Can you copy every line of the data below word for word, leaving out the pictures?
● ● ● ● ●
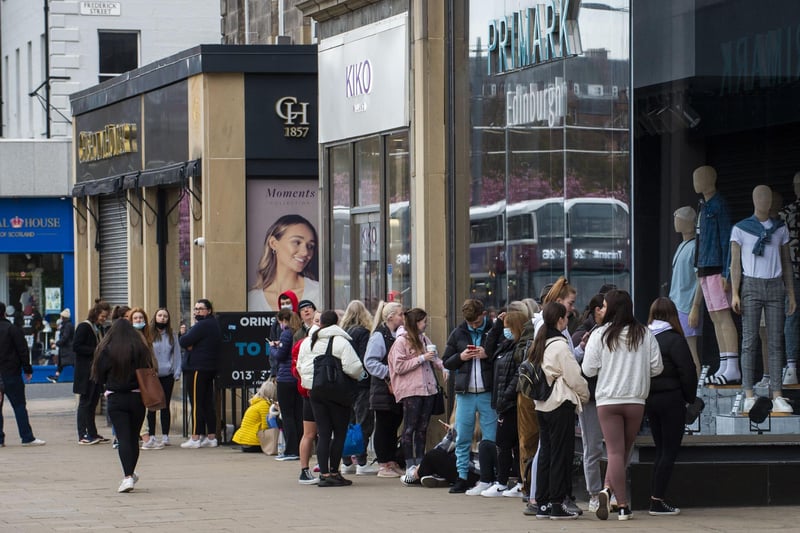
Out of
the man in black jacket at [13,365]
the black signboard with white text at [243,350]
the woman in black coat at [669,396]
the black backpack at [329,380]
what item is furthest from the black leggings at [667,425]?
the man in black jacket at [13,365]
● ● ● ● ●
- Exercise response -
Out of
the man in black jacket at [13,365]
the black signboard with white text at [243,350]
the woman in black coat at [669,396]
the black backpack at [329,380]
what item is furthest from the black leggings at [667,425]?
the man in black jacket at [13,365]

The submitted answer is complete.